Have you ever shared with a loved one how much you “saved” and omitted how much you spent? Have you ever “invested” in yourself by buying a shirt or a haircut? Do cash purchases not really count against your budget?
You may have fallen prey to girl math.[i] A viral TikTok trend, girl math is meant to poke fun at illogical reasoning to justify purchases and make financial decisions seem less costly. Girl math playfully rationalizes purchases by minimizing the actual price of something or emphasizing the perceived value.
Meanwhile, the world is a bluster over tariffs. Tariffs are taxes levied on goods imported into a country from abroad. Trump believes that the United States is getting the raw end of international deals and is seeking to balance the scales through tariffs. China and the US have escalated a tariff war that will more than double the cost of items coming into the US from China.
Whatever your political persuasion, few want the escalation of tariffs to continue. An invisible tax (to most of us) is now visible and worse. No one wants to pay twice as much for their next cell phone as they paid for their last one. You can’t girl math your way out of that one.
And yet most of us have massive tariffs levied against our spiritual lives and yet consistently “girl math” our way out of our disordered priorities, justifying our decisions to ourselves.
You accept the promotion. You’ll take home $10,000 more a year and it opens up more opportunities in the future. But it will require you to uproot your family from a church and community that they are thriving in.
You sign your child up for a club soccer team. It’s going to cost $1,500. But what about the cost of travel? What about the impact of losing two nights a week around the dinner table? Two weekends away from your church a month?
You scroll Facebook every night on the couch and then again before you go to bed to catch up with friends. But you know studies tell you it negatively impacts your sleep and it lessens your engagement with your family.
You watch a couple of hours of nightly news to stay up to date on current events. But your opinion of those on the other side of the aisle has grown increasingly negative. And you fear not being in the know.
Every one of those decisions comes with a spiritual tariff. Are you willing to pay it? Many of us learned the hard way that those freebies credit card companies offer aren’t so free after all. To get those points, those miles, that tote bag, cost us a pretty penny in late fees and interest. Many of us have been slower to learn that we aren’t just chum for credit card sharks, we are chum for the modern economy. Our world is not neutral.

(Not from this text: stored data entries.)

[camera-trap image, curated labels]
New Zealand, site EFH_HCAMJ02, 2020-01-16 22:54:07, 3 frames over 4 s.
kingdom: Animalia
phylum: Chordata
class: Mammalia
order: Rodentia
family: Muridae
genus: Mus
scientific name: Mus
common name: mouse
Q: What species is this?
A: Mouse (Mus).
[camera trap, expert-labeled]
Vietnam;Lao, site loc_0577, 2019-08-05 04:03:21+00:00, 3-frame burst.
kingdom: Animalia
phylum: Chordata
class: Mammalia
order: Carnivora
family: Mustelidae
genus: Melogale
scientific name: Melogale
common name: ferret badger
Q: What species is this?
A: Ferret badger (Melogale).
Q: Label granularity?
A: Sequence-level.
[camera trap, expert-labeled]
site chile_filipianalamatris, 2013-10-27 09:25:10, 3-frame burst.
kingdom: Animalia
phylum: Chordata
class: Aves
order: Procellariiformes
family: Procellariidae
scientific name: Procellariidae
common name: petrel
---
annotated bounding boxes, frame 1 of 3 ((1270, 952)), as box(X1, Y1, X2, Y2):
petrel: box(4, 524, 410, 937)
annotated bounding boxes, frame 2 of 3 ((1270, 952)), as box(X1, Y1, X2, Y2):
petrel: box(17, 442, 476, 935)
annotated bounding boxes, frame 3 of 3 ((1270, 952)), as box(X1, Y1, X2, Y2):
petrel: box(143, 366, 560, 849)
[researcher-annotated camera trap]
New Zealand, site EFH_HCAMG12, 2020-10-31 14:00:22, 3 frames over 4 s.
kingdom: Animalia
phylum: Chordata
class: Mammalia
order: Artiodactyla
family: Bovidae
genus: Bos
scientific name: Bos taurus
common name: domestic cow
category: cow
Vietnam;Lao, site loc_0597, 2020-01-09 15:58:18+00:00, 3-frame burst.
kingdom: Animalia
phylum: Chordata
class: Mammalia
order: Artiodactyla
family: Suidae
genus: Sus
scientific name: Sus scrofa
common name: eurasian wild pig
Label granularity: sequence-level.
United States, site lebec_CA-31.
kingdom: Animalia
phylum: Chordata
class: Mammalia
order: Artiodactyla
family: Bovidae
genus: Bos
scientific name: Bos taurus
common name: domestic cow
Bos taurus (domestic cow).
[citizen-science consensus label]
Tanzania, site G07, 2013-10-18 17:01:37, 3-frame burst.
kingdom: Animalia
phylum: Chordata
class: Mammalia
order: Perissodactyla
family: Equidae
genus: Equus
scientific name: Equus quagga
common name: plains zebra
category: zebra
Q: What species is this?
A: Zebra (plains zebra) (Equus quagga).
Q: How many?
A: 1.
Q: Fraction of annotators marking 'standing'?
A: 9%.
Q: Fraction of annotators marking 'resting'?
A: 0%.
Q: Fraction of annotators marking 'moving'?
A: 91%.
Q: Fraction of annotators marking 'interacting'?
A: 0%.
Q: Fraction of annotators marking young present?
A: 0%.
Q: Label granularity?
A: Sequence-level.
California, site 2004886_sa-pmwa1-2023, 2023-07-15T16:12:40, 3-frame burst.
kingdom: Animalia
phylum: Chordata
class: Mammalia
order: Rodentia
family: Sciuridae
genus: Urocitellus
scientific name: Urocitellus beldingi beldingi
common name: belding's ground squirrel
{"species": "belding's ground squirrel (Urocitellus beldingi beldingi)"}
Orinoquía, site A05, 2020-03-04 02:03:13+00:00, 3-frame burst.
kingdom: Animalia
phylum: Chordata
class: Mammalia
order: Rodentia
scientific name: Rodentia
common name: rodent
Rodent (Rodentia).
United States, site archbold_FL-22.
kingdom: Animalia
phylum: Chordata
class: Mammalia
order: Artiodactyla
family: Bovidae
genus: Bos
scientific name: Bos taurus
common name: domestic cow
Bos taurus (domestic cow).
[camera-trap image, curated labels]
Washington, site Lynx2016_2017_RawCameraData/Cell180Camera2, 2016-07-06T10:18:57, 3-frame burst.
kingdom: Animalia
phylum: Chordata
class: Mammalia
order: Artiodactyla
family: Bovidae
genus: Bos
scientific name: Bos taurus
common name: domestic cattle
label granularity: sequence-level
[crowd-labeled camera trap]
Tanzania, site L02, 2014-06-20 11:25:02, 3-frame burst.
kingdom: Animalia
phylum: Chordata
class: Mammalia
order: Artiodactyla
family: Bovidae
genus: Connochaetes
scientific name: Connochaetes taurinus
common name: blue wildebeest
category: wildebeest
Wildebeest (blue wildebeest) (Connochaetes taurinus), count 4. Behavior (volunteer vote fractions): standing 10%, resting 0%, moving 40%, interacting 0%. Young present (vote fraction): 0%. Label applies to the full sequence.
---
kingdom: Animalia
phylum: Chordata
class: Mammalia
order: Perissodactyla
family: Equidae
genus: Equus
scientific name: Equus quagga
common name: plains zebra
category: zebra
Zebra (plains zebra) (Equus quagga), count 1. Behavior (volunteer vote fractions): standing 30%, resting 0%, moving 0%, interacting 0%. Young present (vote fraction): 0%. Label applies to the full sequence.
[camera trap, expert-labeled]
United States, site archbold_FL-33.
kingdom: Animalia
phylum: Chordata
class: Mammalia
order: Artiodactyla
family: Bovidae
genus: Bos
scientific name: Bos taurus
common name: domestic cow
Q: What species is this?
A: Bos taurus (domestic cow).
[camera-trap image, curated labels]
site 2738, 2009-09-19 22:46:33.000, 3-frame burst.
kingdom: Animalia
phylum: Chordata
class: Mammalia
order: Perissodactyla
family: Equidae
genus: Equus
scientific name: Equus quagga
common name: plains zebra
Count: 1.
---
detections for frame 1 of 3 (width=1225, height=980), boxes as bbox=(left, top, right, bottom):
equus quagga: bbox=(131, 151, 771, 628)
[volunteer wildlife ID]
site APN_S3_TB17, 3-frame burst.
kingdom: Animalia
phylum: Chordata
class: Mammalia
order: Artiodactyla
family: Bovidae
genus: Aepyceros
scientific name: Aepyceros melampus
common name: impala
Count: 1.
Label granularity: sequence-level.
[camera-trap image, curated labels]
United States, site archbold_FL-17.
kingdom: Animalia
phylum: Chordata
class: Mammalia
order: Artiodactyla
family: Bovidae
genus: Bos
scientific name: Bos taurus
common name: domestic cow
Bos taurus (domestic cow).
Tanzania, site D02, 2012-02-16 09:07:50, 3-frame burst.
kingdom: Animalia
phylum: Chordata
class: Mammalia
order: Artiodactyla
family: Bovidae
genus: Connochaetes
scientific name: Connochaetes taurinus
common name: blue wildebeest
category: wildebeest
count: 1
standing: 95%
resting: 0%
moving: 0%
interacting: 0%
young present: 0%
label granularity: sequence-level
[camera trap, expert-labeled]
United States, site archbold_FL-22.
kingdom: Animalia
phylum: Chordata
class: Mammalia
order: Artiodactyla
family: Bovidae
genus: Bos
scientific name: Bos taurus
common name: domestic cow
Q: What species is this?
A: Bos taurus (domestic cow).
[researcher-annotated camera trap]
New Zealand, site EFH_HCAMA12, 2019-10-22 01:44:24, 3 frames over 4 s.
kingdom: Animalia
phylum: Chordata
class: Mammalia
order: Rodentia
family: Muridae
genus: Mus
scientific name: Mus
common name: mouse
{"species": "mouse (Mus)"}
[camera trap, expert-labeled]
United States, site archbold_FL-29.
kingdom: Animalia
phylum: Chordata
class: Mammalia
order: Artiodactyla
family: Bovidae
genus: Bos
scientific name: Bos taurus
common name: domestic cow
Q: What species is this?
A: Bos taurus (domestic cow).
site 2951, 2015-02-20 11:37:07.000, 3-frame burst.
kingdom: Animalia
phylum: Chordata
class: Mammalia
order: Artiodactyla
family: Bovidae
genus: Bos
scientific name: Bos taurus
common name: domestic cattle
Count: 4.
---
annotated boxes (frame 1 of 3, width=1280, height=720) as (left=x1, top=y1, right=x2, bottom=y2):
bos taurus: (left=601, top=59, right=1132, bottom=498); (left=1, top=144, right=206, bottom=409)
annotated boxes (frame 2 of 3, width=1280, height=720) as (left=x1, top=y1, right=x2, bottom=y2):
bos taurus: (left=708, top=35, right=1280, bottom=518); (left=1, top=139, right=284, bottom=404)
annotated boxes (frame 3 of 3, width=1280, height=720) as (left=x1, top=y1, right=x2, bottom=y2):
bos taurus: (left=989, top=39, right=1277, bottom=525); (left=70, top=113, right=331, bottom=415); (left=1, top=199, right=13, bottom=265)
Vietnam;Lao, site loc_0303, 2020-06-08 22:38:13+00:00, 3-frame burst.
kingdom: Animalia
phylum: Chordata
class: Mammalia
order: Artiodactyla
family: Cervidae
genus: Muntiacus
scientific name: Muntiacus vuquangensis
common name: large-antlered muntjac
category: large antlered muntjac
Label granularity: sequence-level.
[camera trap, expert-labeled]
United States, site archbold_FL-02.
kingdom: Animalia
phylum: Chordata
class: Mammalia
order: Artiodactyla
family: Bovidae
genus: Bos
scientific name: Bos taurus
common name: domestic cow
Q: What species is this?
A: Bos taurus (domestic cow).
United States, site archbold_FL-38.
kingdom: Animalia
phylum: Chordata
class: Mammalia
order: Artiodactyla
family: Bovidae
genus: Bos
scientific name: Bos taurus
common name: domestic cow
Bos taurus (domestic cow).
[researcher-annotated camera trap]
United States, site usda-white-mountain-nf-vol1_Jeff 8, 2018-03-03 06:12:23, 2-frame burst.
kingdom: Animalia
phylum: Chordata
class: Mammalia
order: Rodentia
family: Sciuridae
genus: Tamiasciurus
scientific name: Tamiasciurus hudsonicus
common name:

As many have pointed out, the most important currency in our economy is our attention. There is a reason TikTok and Instagram don’t charge a membership fee. You’re not the customer, you’re the product. And their sole objective is to keep you on their platform so they can sell more and more of you.
Are you living the spiritual life you want to live? Are your spiritual rhythms where you want them to be? If not, why not? Have you done a time audit on a week? Just as wise financial advisers encourage those figuring out a budget for the first time to do an audit of where every penny goes, so too it would be wise for us to consider where every minute is going.
Are you being overtaxed by your job? By your kids’ activities? By social media? By your streaming service? Make choices (often painful) to invest your time in the only relationship that time can be multiplied: your relationship with Christ.
For years I held onto Facebook. Despite the growing evidence of the corrosive impact of social media, I chose to stay on Facebook because it felt like pastoral malfeasance to ignore information my congregation was sharing about themselves. The past two years I’ve gotten off Facebook for Lent and this year I’ve extended that departure indefinitely. Perhaps I’ll be persuaded to return, but for now I believe Facebook took a toll on my spiritual life.
Right after Jesus tells his disciples that he is going to the cross and Peter rebukes him, Jesus clarifies that he isn’t headed to the cross alone, the path of the Christian life is a path directed by the cross.
24 Then Jesus told his disciples, “If anyone would come after me, let him deny himself and take up his cross and follow me.25 For whoever would save his life[g] will lose it, but whoever loses his life for my sake will find it. 26 For what will it profit a man if he gains the whole world and forfeits his soul? Or what shall a man give in return for his soul? (Matt. 16:24-26)
What are you unintentionally giving in return for your soul? Where do you need to take note of the spiritual tariffs in your life? Where are you dodging the reality of your choices with spiritual “girl math”?
May our lives reflect Christ’s spiritual math in our lives. May we lose our lives that we might be saved.
[i] There is a level of cringe that it is called “girl math”—but my point is to explore the phenomenon of the way we do psychological tricks with our spending, not to explore any potential sexism in the label.